Six promising research projects, conducted jointly between Masdar Institute and the Massachusetts Institute of Technology (MIT) faculty and students, are now one step closer to commercialization thanks to a research grant program established between the two universities to support translational research.
The Masdar Institute and MIT Innovation Program (MMIP) grants help faculty to assess the commercial prospects of promising technologies and to reduce the technical and market risks associated with their innovations through prototyping and other forms of translational research. The grants are also designed to assist researchers in raising third-party funding for follow-on development of commercial products, services and processes.
The MMIP grants are administered at Masdar Institute by the Institute Center for Innovation and Entrepreneurship (iInnovation), and at MIT by the Deshpande Center for Technological Innovation. The one year grants range in size from US$50,000 to US$150,000 per team at each university.
Dr. Behjat Al Yousuf, Interim Provost, Masdar Institute, said, “The research concepts undertaken by the faculty of both institutions represent cutting-edge technology leads that seek to bring valuable innovations. The six MMIP grants are significant examples of the intensity of our commitment to developing sustainable new technologies that can be commercialized to benefit the wider community in energy conservation, solar power, and sustainable desalination in the UAE and globally.
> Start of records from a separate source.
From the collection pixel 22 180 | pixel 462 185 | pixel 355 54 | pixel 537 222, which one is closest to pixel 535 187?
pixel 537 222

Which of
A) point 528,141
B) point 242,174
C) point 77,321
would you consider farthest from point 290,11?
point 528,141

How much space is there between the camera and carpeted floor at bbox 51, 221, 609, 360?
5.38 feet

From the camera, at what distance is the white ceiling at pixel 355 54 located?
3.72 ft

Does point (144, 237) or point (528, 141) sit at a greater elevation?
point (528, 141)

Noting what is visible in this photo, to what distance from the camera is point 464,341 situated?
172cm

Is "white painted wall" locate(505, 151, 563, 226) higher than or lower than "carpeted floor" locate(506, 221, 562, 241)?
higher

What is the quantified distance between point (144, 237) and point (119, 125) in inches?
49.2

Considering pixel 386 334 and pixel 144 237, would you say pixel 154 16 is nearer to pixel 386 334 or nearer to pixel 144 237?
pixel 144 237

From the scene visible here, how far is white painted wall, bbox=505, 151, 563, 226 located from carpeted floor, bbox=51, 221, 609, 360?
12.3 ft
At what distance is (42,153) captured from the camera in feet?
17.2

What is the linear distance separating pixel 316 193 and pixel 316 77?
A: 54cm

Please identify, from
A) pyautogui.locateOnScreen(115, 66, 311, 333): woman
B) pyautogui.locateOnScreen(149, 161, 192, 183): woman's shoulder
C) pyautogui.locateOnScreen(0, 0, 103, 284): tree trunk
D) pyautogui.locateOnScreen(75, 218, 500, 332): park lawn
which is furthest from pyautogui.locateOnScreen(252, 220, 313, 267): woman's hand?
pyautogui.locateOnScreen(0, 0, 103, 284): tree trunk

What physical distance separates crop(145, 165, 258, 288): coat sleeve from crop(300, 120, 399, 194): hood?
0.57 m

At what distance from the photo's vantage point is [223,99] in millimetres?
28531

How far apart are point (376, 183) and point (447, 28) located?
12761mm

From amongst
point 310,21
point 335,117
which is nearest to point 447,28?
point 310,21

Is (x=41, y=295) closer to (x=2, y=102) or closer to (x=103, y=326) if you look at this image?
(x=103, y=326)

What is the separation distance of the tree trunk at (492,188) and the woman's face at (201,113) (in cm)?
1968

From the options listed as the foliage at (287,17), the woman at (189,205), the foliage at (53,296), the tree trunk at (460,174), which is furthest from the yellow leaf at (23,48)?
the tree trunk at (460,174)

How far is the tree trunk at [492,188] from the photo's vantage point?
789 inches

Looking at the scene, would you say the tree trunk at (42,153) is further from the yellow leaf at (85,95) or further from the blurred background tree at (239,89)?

We believe the grants will not only encourage the current researchers but also inspire current and future faculty and students to initiate and participate in such transformational research projects.”
The 2015 projects include self-tracking solar concentrators, electrochromic windows that can change from transparent to dark based on voltage application, an optical sensor that can rapidly detect an electrical current overload, a wastewater treatment system combining nanowire filtration and bio-electrochemical treatment, energy-efficient water desalination through membrane distillation (MD), and a transmitter built from new materials that can help reduce the footprint and power consumption of wireless radios. Three of the projects represent continuation of grants awarded in 2014, and three are new projects.
MMIP grants aim to help MIT and Masdar Institute faculty and students bring their research concepts a step closer to commercialization by transforming them into innovative products and spinout companies. The grants are offered only to projects in which faculty from both institutions have principal investigator (PI) status, thus combining research strengths of the two universities and of their innovation ecosystems. The innovative program illustrates the strong overall collaboration between Masdar Institute and MIT and between their proof-of-concept centers, iInnovation and the Deshpande Center.